--- WORK TO COMPLETE ---
A - In the Marzuki Yahya profile, write out the part from "- Preceded by: Shahruddin" to "(GTA) (since 2022)" again with "Kedah" swapped for "Perlis".
B - Answer these from the Marzuki Yahya profile:
(i) Who succeeded him as Deputy Minister of Foreign Affairs?
(ii) Where was he born?
(iii) In what month and year did he resign as Deputy President of the Homeland Fighters' Party?
C - Carry the Marzuki Yahya profile forward from its final sentence.

--- READING TEXT ---
Deputy Minister of Foreign Affairs
- In office 17 July 2018 – 24 February 2020
- Monarchs: Muhammad V (2018–2019) Abdullah (2019–2020)
- Prime Minister: Mahathir Mohamad
- Minister: Saifuddin Abdullah
- Preceded by: Reezal Merican Naina Merican
- Succeeded by: Kamarudin Jaffar
- Constituency: Senator

Senator Appointed by the Yang di-Pertuan Agong
- In office 17 July 2018 – 16 July 2021
- Monarchs: Muhammad V (2018–2019) Abdullah (2019–2021)
- Prime Minister: Mahathir Mohamad (2018–2020) Muhyiddin Yassin (2020–2021)

1st Deputy President of the Homeland Fighters' Party
- In office 12 August 2020 – 16 January 2023
- President: Mukhriz Mahathir
- Chairman: Mahathir Mohamad
- Preceded by: Position established
- Succeeded by: Vacant

2nd Secretary-General of the Malaysian United Indigenous Party
- In office 27 September 2018 – 18 March 2020
- President: Muhyiddin Yassin
- Chairman: Mahathir Mohamad (2018–2020) Muhyiddin Yassin (Acting, 2020)
- Preceded by: Shahruddin Md Salleh
- Succeeded by: Hamzah Zainuddin

Personal details
- Born: Marzuki bin Haji Yahya 4 September 1970 (age 55) Yan, Kedah, Malaysia
- Citizenship: Malaysian
- Party: United Malays National Organisation (UMNO) (1998–2016) Malaysian United Indigenous Party (BERSATU) (2016–2020) Homeland Fighters Party (PEJUANG) (2020–2023) Parti Bumiputera Perkasa Malaysia (PUTRA) (since 2023)
- Other political affiliations: Barisan Nasional (BN) (1998–2016) Pakatan Harapan (PH) (2016–2020) Gerakan Tanah Air (GTA) (since 2022)
- Occupation: Politician

= Marzuki Yahya =

Malaysian politician

Marzuki bin Yahya (born 4 September 1970) is a Malaysian politician. He is a member of the Parti Bumiputera Perkasa Malaysia (PUTRA), a former member of the Homeland Fighters' Party (PEJUANG) and its Deputy President from August 2020 to his resignation in January 2023, and a former member of the Malaysian United Indigenous Party (BERSATU) and its Secretary-General from September 2018 to his termination from position in March 2020. He served as the Deputy Minister of Foreign Affairs in the Pakatan Harapan (PH) administration under former Prime Minister Mahathir Mohamad from July 2018 to the collapse of the PH administration in February 2020 and Senator from July 2018 to July 2021.

--- SUPPLIED DATA ---
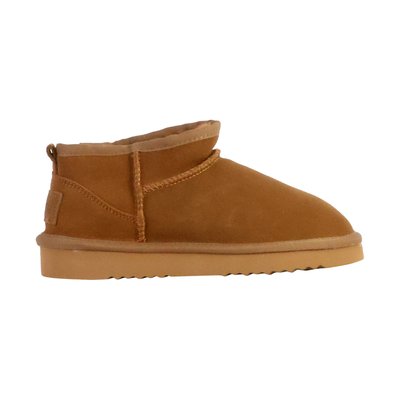 Bottines Chausson Cuir Media Merino NATURAL WORLD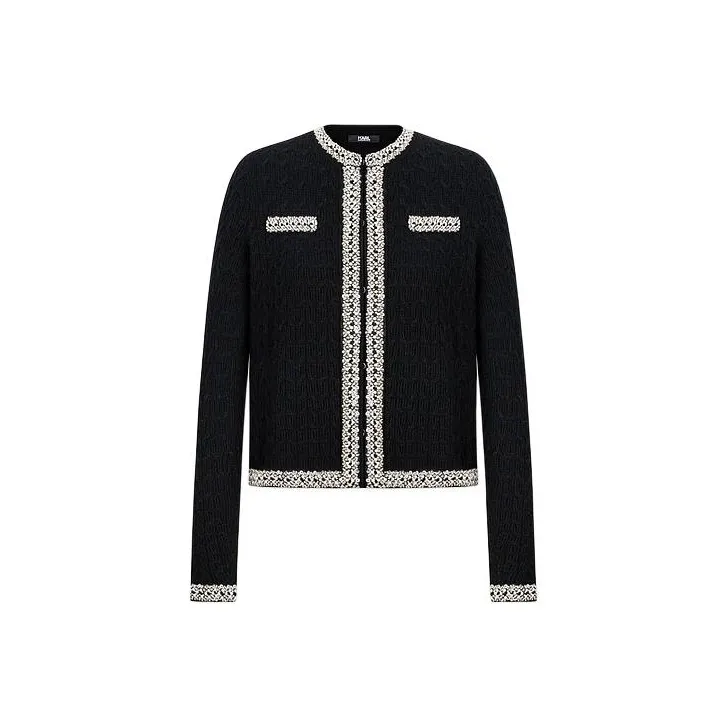 KARL LAGERFELD SS24 Knitwear Women's Black-0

--- ANSWERS BELOW ---
A -
- Preceded by: Shahruddin Md Salleh
- Succeeded by: Hamzah Zainuddin

Personal details
- Born: Marzuki bin Haji Yahya 4 September 1970 (age 55) Yan, Perlis, Malaysia
- Citizenship: Malaysian
- Party: United Malays National Organisation (UMNO) (1998–2016) Malaysian United Indigenous Party (BERSATU) (2016–2020) Homeland Fighters Party (PEJUANG) (2020–2023) Parti Bumiputera Perkasa Malaysia (PUTRA) (since 2023)
- Other political affiliations: Barisan Nasional (BN) (1998–2016) Pakatan Harapan (PH) (2016–2020) Gerakan Tanah Air (GTA) (since 2022)

B -
(i) Kamarudin Jaffar
(ii) Yan, Kedah, Malaysia
(iii) January 2023

C -
== Education ==
Marzuki had been accused of making a false claim that he holds a Bachelor of Business Administration from the University of Cambridge via distance learning. However, it was later revealed that the University of Cambridge does not offer any distance learning degree. He later clarified that he in fact obtained his degree from Cambridge International University, which is not affiliated or related to the University of Cambridge. Cambridge International University was reportedly a non-accredited institution and a diploma mill.

== Political career ==
Marzuki's involvement in the political arena began in 1998 when he was appointed as the Treasurer for United Malays National Organisation (UMNO) Youth Bagan Division. After holding several other posts in UMNO, he eventually left the party and became one of the founding members of then-opposition PPBM, led by former UMNO President, 4th and 7th Prime Minister of Malaysia Dr. Mahathir Mohamad, in 2016.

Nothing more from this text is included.